I think that you are a sincere Christian trying to clarify and understand your beliefs and those of other Christians. So I put a question to you. If you had been taught the Christian faith only through word of mouth and did not have the bible, and wanted to be sure you got it all right, where would you look for guidance? Obviously to anything written by the apostles, but I have said you don't have the bible. Or even having the bible, you want to be sure you intrepret it correctly when there are so many different and conflicting interpretations. So where would you look for it? Wouldn't it make sense to be guided by what the majority of the 1st, 2nd, 3rd and 4th generation disciples of the apostles taught and wrote? Wouldn't this be considered highly authoritative since it was so chronologically close in time to the actual life of Jesus, similar to oral traditions of the american civil war passed down in families for the first 100 years or so after the deaths of those who participated (which brings it down to our grandparents' time)? And I mean the letters and books written by those people and not so-called new testament apochrypha purporting to be scripture such as the Gospel of James.

* * * * * * *

## WORK TO COMPLETE
a - In the passage on early Christian teaching, what example does the writer give of so-called new testament apocrypha that claims to be scripture?
b - Carry the passage on early Christian teaching forward from its last sentence, keeping the same voice and line of argument.

## DATA
* * * * * * *

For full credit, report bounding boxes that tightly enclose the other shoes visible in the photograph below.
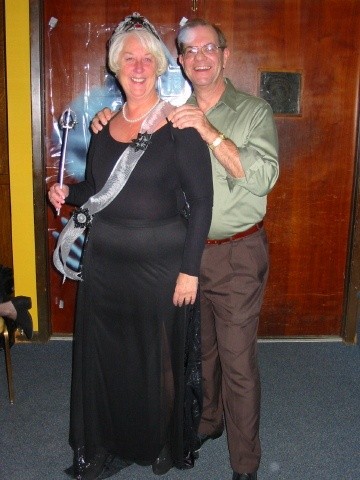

* * * * * * *

## SOLVED TASKS
a - The Gospel of James.

b -
If you think that this seems a reasonable approach, then why not study the writings of the early Christians. Those who wrote before the date that protestants consider the start of the institutional catholic church that exists today. Search the net under "early church fathers" and "patristics" and see what you find. To be sure, there were disagreements and heresies even then, and as early as the time of St. Paul as he recounts in his letters in the new testament. But find out what the majority view of the early christians was. If you do this, along with prayer for God's grace of discernment, it will greatly advance your faith even if you never accept the catholic doctrines that I believe. I put it to you that you cannot really know what protestant doctrine is, without also understanding what preceded it. And since protestant denominations claim that the reformation recaptured the beliefs and practices of the early church before the "institutional" catholic church came into being around 350 A.D., then the proof of whether that is the case should be found in the writings of those early christians prior to that date. You might be surprised at what you find.